Maribel’s 1st Aguayo Woven with Help from her Mother-In-Law, 2019

For 2021, Doña Maxima and the 3 remaining Club members have welcomed Maribel, who was the youngest weaver in Huancarani. Maribel and her husband moved to Independencia so that their son Daniel could begin 1st grade. Maribel´s family lives in Independencia and she´d been a Club member for a few months before moving to Huancarani while she and her husband, still in their teens, tried to figure out life as a couple and as new parents. She´s received a lot of “press” in this blog because of her success story in becoming a weaver over the past 5 years. Maribel is the Secretary for the Centro de Artesanía Huancarani (CAH) fulfilling a much-needed role in writing and maintaining the legal records.

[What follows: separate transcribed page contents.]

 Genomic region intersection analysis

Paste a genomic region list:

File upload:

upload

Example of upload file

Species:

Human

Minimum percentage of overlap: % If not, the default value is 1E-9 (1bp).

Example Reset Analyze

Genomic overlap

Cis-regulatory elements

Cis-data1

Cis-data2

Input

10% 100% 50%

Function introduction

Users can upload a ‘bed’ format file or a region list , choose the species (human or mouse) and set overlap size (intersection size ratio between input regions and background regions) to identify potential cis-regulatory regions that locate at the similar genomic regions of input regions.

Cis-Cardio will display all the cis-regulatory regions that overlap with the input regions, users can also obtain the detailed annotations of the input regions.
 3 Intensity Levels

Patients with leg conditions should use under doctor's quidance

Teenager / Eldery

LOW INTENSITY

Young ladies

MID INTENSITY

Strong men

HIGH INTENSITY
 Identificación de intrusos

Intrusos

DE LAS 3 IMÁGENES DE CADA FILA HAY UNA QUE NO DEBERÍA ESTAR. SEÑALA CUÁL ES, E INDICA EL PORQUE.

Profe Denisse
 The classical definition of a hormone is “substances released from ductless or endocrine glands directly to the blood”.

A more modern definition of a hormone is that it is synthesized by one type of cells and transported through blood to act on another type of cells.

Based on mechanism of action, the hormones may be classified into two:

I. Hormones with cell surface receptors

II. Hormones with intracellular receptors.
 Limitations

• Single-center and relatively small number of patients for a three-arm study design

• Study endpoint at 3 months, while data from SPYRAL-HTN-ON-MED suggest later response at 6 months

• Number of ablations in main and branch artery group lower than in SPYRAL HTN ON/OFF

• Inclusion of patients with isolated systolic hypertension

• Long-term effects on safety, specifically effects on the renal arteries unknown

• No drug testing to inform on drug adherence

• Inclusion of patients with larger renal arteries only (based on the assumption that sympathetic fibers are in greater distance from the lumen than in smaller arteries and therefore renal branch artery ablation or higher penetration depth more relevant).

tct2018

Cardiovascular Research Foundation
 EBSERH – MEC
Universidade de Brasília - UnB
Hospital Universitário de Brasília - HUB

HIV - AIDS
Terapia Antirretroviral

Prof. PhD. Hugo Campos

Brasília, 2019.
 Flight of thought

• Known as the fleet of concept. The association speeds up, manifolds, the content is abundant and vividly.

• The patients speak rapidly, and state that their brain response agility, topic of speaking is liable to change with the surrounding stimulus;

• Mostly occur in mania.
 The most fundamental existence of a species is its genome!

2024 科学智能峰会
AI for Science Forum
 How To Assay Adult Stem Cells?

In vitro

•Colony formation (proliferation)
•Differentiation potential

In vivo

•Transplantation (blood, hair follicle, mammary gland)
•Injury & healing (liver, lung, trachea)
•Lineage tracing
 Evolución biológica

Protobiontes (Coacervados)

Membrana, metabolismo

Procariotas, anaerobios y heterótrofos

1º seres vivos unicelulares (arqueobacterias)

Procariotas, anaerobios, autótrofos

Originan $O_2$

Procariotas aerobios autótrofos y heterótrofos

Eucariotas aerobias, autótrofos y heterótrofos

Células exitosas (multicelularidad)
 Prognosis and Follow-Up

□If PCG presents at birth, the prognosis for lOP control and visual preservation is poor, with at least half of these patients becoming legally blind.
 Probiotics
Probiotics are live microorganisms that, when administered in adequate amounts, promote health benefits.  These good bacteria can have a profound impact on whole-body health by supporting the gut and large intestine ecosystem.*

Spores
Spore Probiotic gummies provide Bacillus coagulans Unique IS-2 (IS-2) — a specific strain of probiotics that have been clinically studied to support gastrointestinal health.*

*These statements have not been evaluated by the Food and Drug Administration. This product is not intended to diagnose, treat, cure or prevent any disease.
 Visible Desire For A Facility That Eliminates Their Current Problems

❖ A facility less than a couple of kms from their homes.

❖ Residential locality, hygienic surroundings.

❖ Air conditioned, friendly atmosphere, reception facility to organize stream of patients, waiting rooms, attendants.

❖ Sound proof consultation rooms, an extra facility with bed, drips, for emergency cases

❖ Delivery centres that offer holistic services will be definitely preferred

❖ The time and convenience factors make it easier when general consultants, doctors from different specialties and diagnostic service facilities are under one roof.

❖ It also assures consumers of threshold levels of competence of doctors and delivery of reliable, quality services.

Maribel, CAH Secretary, Annual Meeting, Huancarani, 2020

The 2nd vacant Club membership was filled by Arminda, a friend of Maribel’s and a young mother of four. The members of the Club always have ongoing fiber arts projects and through the years they have knitted, crocheted, and sewn clothing for their children. Arminda comes from a remote mountain community close to Cochabamba, so has no family support in Independencia. She had no knowledge of weaving motifs and learned so quickly from Doña Maxima that she´s already been paid for weaving a strap for the February PAZA weaving order. She was thrilled with the payment which enabled her to buy school supplies for her eldest daughter. Arminda´s husband will not support a child he didn’t father, which unfortunately is all too common in the rural Andes. A PAZA weaving order is always placed in February to ensure the weavers have cash in hand to purchase school supplies.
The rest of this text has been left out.